McLellan yesterday described the court-created exemptions as "very narrow" and "peripheral," and emphasized the court sent a "clear message" that the law, which was rushed through Parliament by the Conservatives on the eve of the 1993 federal election, is constitutional.

"I don't see that this ruling will hamper us in any way," said a jubilant Ontario Provincial Police Detective Inspector Bob Matthews, head of the anti-child pornography unit.

Matthews said the defences could not apply to any of the 41 cases the OPP unit has on hold pending the Sharpe decision, nor to most of the individuals that come to police attention.

"It doesn't matter" that the court allows material that involves consensual sexual activity, he said, because "young children cannot consent."

"How can a 6- or 7- or 8- or 10-year-old consent to sex acts.
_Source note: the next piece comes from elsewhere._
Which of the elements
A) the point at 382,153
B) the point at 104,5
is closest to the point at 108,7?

I don't even think it's up for discussion," he said, adding that "in the real world, we have better things to do than worry about two 17-year-olds photographing themselves in consent."

The high court ruled although there is inconclusive scientific proof that child pornography causes harm to children, Parliament doesn't need "concrete evidence."

Instead, McLachlin wrote, social science evidence, common sense and experience allow the conclusion that kiddie porn is harmful. It reduces moral inhibitions against sexual abuse of children; it fuels fantasies that incite offenders to offend; it is used to groom and seduce victims; and the production of porn that involves real children results in their sexual abuse and degradation, she wrote.

Sharpe was scornful of such claims.

"They deny the obvious common sense reality that people use pornography for masturbation," he said. "And if people have pornography which they use as a substitute for real partners that serves to protect others."

The law already allows three defences to a pornography charge: that the material has artistic merit; an educational scientific or medical purpose; or serves the public good.

Canadian Alliance Leader Stockwell Day said he was relieved by the ruling and hoped that it sent a message to the growing "deplorable" pornography industry in British Columbia, The Star's Caroline Mallan reports.

"We're cautiously pleased that the decision seems to uphold the law, there's a couple of areas that still need to be looked at and we hope that this will send a signal to people who are getting involved in this awful industry, especially in B.C. where the original court case was, that Canada will not be tolerating this type of activity."

Ontario Attorney-General Jim Flaherty has asked for a meeting in Ottawa Monday with McLellan to request immediate action by the federal government to close any loopholes.

Mark Hecht, lawyer for Beyond Borders Ensuring Global Justice for Children, said the law "is now much weaker."

"My guess is that children in this country are potentially at risk," added Scott Newark, special counsel to the Ontario government's Office of Victims of Crime. "That is an awful lot of potential exceptions and exemptions here."

Others, like Patricia de Villiers, of CAVEAT (Canadians Against Violence), were happy with the outcome, calling it a "strong statement" in support of the law.